Trying to strike out on his own, Dave falls under the leadership of a second man, Steve Carell’s John du Pont.  This odd millionaire is an uncertain, awkward man who is middle-aged and dumpy, but he’s deeply motivated by a desire for power and domination.  Never able to please his mother, du Pont uses the wealth available to him to buy power.  He loves guns and weaponry and subsidies local law enforcement so they practice at his estate.  He buys heavy military armaments as a hobby.  His wealth secures a deference that insulates him, but the aggression in wrestling also attracts him, so he starts a team on the estate and postures as their trainer.  Carell creates many of the most uncomfortable moments in Foxcatcher, as when his ungainly du Pont wins a match that is thrown or when he wrestles around on top of the handsome athletes his wealth has bought.  In one particularly uncomfortable scene, Dave clearly feels he has to let du Pont clamor on top of him in the middle of the night, a scene whose power comes as much from Tatum’s and Carell’s acting as from the situation.  And as with Dave, close-ups on du Pont create discomfort.  After Dave tells du Pont that money won’t convince Mark to come to Foxcatcher, the camera lingers on du Pont’s face as Carell’s eyes go blank and he keeps silent and immobile for several seconds, his nose in the air.  John du Pont expects his money to win the day for him, and he doesn’t know how to react to this information.

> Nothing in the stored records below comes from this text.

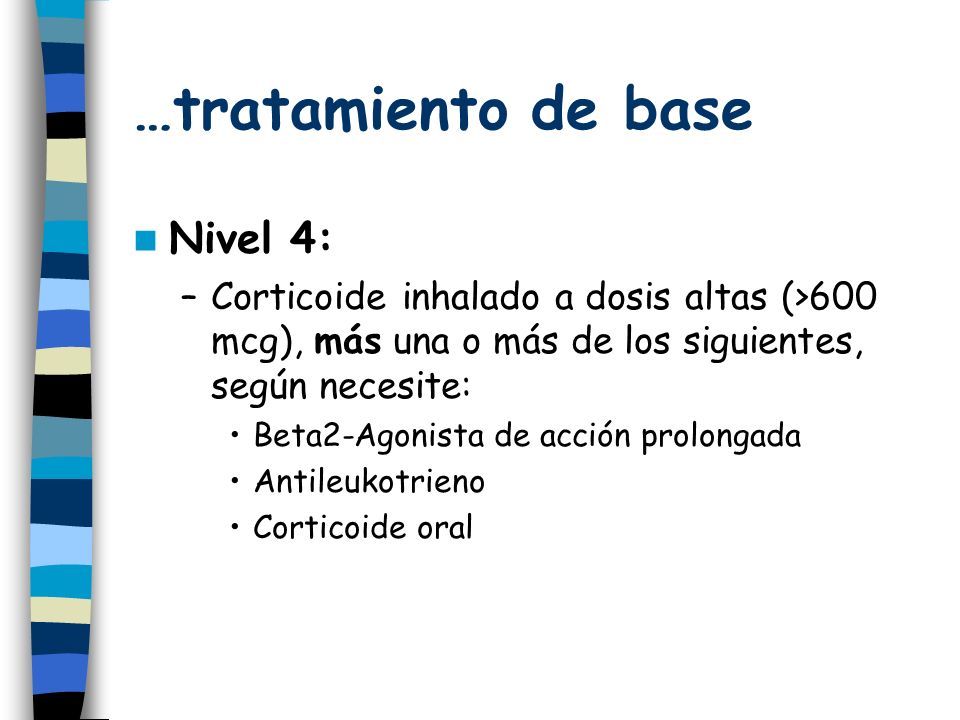 …tratamiento de base

Nivel 4:

– Corticoide inhalado a dosis altas (>600 mcg), más una o más de los siguientes, según necesite:

• Beta2-Agonista de acción prolongada
• Antileukotrieno
• Corticoide oral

The characters and acting alone would make Foxcatcher a worthwhile film, but Miller brings important cinematic elements to bear, too.  Throughout, the script interweaves strands of patriotism, class, power, weakness and love, and Miller so deftly handles his images that every detail onscreen seems to speak to these themes, whether it’s painting of George Washington or horse trophies.  Miller also brings an independent filmmaker specificity the settings.  In the early part of the film, the school that Dave visits and his apartment have a great uniqueness to them as do, later, Mark’s home and du Pont’s.  And the cinematography makes this film compelling.  The close-ups put us uncomfortably into dialogs and actions, and the shallow focus compels us to look at a limited range of what’s happening onscreen.  Miller’s direction compliments the story, acting and settings here to make Foxcatcher even more intense.

Foxcatcher is a significant exploration of today’s America.  Though the story follows the relationship among three individuals, the concerns that run through their interactions run also animate our time, when our American competitive spirit is running up against increasing inequality and limited social mobility.